Exercise description. Among the entries below, find the line with "family: Turdidae", then quote it and each following line up to and including the line with "common name: domestic cow", and nothing else.
------------------------------------------------
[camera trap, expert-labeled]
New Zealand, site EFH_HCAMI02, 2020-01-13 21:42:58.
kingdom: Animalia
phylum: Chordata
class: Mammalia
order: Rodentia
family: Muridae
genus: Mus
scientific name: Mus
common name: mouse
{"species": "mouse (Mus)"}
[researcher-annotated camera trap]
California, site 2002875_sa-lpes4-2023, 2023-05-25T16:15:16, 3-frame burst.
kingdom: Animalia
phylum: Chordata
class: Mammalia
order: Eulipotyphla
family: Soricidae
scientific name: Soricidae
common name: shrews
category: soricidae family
------------------------------------------------
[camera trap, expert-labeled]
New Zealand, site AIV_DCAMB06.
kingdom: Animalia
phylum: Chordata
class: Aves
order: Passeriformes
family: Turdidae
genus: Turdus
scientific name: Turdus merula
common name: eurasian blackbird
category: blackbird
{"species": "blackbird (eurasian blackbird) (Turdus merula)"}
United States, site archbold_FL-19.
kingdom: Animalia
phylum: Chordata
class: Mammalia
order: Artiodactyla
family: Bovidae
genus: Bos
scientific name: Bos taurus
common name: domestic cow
------------------------------------------------
Written answer.
family: Turdidae
genus: Turdus
scientific name: Turdus merula
common name: eurasian blackbird
category: blackbird
{"species": "blackbird (eurasian blackbird) (Turdus merula)"}
United States, site archbold_FL-19.
kingdom: Animalia
phylum: Chordata
class: Mammalia
order: Artiodactyla
family: Bovidae
genus: Bos
scientific name: Bos taurus
common name: domestic cow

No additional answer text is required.